/spacewhale

Primary LanguagePythonGNU General Public License v3.0GPL-3.0

SPACEWHALE

SPACEWHALE is a workflow for using high-resolution satellite imagery and computer vision techniques to locate whales. It's a collaboration between a team at Stony Brook University (aborowicz, lmhieu612, and hlynch from lynch-lab) and a team from BioConsult and HiDef Aerial Surveying (blackbawks, G. Nehls, C. Höschle, V. Kosarev). It employs pytorch as a framework to train models how to identify whales in imagery. They train on aerial imagery and then can be used on very high-resolution satellite imagery. We used WorldView-3 and -4 imagery (31cm/px) but other sensors could be used. We provide proprietary aerial imagery (of minke whales) from HiDef down-sampled to 31cm/px and other resolutions could be made available.
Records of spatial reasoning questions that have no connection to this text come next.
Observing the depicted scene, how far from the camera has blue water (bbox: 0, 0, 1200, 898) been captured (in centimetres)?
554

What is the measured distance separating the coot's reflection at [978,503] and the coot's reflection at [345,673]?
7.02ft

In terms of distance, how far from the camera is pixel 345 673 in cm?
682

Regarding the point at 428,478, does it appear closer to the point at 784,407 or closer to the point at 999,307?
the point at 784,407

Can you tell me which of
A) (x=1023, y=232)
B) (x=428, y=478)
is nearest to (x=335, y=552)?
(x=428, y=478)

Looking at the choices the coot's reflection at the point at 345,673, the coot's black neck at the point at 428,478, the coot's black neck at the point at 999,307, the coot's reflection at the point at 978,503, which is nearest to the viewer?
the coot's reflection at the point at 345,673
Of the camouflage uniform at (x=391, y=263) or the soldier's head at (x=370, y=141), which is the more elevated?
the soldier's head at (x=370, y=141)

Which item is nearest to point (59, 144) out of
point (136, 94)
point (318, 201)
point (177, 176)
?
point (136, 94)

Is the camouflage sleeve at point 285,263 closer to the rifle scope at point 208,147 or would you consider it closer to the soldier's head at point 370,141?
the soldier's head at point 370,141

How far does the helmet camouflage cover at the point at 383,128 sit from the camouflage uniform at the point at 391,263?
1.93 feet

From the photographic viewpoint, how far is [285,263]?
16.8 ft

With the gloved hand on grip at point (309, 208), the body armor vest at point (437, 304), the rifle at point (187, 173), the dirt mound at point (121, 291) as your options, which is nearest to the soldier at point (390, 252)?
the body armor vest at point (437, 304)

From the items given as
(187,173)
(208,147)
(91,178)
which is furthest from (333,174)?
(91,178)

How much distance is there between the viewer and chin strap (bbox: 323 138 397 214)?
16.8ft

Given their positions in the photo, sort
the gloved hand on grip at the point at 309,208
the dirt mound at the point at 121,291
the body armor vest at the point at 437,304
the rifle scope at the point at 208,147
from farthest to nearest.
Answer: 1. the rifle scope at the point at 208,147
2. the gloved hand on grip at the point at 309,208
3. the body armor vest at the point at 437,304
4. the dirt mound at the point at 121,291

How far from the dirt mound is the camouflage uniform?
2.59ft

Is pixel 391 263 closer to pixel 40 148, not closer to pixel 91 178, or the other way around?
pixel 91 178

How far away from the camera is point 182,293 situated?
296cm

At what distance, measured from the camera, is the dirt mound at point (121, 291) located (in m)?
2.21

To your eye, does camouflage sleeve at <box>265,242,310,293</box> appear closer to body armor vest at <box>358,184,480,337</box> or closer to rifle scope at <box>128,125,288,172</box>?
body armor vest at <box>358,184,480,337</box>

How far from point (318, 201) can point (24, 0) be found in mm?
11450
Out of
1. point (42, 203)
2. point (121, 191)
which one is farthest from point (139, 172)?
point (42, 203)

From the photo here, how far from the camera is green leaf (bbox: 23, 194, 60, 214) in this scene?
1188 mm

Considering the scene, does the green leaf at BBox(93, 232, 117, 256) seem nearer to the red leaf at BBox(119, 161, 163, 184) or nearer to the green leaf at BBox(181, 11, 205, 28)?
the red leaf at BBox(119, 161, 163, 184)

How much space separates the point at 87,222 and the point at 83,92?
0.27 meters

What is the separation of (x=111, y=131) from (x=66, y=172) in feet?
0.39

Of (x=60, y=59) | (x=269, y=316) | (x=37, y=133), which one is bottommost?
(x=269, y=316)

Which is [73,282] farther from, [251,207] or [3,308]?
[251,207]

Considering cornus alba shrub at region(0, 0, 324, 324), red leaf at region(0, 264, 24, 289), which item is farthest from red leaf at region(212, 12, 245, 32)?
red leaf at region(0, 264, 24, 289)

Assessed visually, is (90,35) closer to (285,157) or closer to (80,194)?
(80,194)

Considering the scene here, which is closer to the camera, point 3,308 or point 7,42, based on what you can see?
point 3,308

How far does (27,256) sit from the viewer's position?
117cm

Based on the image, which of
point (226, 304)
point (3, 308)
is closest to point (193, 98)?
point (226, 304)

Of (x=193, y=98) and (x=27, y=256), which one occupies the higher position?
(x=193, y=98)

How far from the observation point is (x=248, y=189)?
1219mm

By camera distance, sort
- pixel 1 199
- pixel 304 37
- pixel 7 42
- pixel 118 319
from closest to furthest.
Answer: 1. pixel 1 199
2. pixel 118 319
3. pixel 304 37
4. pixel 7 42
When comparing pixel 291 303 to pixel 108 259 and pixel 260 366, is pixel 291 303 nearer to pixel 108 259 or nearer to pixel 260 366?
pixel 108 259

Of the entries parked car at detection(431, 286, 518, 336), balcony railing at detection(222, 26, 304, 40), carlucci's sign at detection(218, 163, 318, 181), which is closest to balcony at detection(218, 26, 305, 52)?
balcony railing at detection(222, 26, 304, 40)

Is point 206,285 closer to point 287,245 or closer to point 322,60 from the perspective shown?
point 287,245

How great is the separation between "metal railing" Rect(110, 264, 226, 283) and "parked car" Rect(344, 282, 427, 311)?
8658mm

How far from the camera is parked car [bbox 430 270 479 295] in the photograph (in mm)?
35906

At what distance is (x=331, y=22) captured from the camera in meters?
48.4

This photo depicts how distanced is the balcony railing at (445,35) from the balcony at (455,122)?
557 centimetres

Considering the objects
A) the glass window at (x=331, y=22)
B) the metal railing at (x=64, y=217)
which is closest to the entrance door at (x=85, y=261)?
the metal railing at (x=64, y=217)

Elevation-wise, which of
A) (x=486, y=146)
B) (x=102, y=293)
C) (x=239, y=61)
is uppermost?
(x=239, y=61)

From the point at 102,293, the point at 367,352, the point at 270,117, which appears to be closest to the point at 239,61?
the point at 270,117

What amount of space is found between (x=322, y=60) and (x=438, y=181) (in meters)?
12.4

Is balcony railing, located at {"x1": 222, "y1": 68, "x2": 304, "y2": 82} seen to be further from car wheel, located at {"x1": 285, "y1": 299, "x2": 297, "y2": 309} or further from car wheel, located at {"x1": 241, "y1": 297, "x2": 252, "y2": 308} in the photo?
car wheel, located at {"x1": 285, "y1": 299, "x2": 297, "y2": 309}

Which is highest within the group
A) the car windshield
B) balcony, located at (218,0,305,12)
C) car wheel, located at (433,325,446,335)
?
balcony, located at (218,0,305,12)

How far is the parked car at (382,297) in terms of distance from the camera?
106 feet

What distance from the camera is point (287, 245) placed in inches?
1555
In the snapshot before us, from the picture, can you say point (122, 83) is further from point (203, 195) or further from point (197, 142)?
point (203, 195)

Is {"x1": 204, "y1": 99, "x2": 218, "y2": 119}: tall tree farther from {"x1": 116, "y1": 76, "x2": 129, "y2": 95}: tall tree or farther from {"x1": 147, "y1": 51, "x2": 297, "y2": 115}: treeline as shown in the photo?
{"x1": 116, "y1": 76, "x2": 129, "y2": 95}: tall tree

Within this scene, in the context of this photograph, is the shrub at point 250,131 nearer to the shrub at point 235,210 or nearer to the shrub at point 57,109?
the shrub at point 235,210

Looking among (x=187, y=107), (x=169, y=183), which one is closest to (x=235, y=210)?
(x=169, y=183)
Similarly, aerial imagery from other providers could be used in place of what is here.

Getting Started

SPACEWHALE runs on the command line.

31cmAerialImagery.zip contains the aerial imagery

'''gen_training_patches.py''' takes in images and chops them into 32px x 32px tiles. It takes as arguments the directory of images to tile --root, the step (how many pixels before starting a new tile) --step, the square tile size in pixels ---size, and the output directory --output. For example python gen_training_patches.py --root './water_training' --step 16 --size 32 --output './water_tiles'

m_util.py houses functions etc. that are called by other scripts

training_tester_weighted.py trains a model using a set of aerial images that you define. Example: python training_tester_weighted.py --name model_1 --data_dir './the_data' --model resnet152 --lr 0.001 --verbose True --epochs 24 name is what you want to call the model you're about to train data_dir is the directory with your training data in it. In this case your training data need to be in a dir called train and you should point to the dir above it. Inside train you need a dir with each of your classes (e.g. whale and water) verbose asks whether you want info printed out in the terminal lr is the learning rate model is the model type: ResNet-18, 34, or 152 and DenseNet. See model.py for details. epochs asks for how many epochs you'd like the model to train

test_script.py validates the model with a test set that you define and kicks out some output such as the precision and recall at each epoch. It also writes out 3 CSVs with the filename, label, and prediction for each image in a separate CSV. Example: python test_script.py --data_dir './test_dir' --modtype resnet152 --model model_1 --epochs 24 data_dir should include two dirs labeled with your classes (exactly as they were for training, e.g. water and whale in our case). model is the trained model that you'll use to test with modtype is the model type as in the training script epochs refers to the epoch (model weights) you want to use to test with. If you want to test with all of them, you can run test_script in a loop over all the epochs you have.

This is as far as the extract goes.